Le XXe siècle a vu naître les deux plus belles théories physiques jamais inventées. La première, la relativité générale, est l'oeuvre du seul Albert Einstein. Son domaine d'application est l'infiniment grand. La seconde, la mécanique quantique, est l'oeuvre collective de certains des plus grands esprits du XXe siècle. Son domaine d'application est l'infiniment petit. Mais ces deux théories sont incompatibles entre elles. Cherche-t-on à les réunir dans ce qu'on appelle la "théorie du tout", on se heurte alors à d'insurmontables difficultés.

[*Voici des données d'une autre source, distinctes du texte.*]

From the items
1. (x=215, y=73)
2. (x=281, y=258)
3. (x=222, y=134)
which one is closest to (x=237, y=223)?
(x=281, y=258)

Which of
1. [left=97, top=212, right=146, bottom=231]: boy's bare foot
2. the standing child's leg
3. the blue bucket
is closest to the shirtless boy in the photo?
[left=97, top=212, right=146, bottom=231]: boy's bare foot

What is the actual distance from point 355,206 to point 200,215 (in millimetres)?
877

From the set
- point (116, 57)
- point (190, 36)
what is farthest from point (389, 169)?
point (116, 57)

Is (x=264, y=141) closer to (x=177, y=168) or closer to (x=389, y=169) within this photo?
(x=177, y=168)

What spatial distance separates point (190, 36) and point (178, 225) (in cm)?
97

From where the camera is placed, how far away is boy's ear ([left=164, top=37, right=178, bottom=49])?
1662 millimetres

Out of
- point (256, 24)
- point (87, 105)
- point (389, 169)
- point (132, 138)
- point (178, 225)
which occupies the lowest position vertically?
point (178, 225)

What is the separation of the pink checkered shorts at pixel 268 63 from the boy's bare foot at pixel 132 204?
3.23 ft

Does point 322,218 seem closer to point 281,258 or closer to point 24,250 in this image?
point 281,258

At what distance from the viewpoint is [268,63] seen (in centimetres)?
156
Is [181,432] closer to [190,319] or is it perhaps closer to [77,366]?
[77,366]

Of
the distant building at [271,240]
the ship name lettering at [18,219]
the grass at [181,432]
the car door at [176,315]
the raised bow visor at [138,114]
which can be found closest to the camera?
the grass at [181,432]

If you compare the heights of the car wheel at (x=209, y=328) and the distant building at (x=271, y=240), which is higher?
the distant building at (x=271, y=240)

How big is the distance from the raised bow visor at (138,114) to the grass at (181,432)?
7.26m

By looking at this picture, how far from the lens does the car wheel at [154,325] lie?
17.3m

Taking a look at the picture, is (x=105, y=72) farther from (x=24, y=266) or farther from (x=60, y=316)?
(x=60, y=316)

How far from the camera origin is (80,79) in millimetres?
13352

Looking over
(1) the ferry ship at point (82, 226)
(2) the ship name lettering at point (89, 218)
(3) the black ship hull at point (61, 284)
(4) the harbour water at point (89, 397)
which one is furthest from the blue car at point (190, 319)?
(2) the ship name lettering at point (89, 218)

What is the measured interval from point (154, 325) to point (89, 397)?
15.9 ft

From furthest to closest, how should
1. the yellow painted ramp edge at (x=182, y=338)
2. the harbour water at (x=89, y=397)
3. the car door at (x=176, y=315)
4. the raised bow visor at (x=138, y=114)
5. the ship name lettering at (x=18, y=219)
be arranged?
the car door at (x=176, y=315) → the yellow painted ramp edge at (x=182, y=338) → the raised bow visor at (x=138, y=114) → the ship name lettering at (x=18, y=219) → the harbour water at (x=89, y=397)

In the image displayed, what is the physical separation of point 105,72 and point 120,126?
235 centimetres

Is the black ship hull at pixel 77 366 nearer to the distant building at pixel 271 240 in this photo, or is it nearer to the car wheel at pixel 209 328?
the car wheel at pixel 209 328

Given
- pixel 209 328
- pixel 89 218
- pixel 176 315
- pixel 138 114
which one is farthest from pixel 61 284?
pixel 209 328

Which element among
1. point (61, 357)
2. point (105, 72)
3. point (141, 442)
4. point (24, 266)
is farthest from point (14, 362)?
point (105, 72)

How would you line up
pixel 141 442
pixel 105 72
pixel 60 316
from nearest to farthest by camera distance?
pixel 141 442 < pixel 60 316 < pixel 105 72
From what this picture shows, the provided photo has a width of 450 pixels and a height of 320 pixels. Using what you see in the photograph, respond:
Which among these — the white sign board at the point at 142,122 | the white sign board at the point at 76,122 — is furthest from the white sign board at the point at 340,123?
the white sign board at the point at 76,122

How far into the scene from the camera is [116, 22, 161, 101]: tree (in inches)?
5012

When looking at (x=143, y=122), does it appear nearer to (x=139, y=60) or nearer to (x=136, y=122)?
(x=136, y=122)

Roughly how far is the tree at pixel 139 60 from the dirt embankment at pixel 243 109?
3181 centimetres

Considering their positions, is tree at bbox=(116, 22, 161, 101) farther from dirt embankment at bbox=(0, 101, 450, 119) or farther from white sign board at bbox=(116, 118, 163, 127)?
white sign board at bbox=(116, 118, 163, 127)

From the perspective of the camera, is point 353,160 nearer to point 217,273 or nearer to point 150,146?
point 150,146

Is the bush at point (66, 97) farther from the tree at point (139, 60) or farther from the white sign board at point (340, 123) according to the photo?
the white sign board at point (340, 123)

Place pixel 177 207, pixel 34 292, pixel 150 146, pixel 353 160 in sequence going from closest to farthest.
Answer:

Aujourd'hui, la "théorie des cordes" semble en passe de réussir là où toutes les précédentes théories ont échoué: ce faisant, elle bouleverse notre conception de la matière, de l'espace et du temps. C'est l'histoire pleine de rebondissements de cette révolution en marche - où les particules élémentaires s'avèrent semblables à d'infinis bouts de ficelle, où l'espace-temps se déchire, se répare, se replie en dix dimensions invisibles, où le Big-Bang et les trous noirs prennent des formes inattendues - que nous raconte ici l'un de ses éminents acteurs. Après la relativité générale et la mécanique quantique, l'avenir appartient-il à la "théorie des cordes"?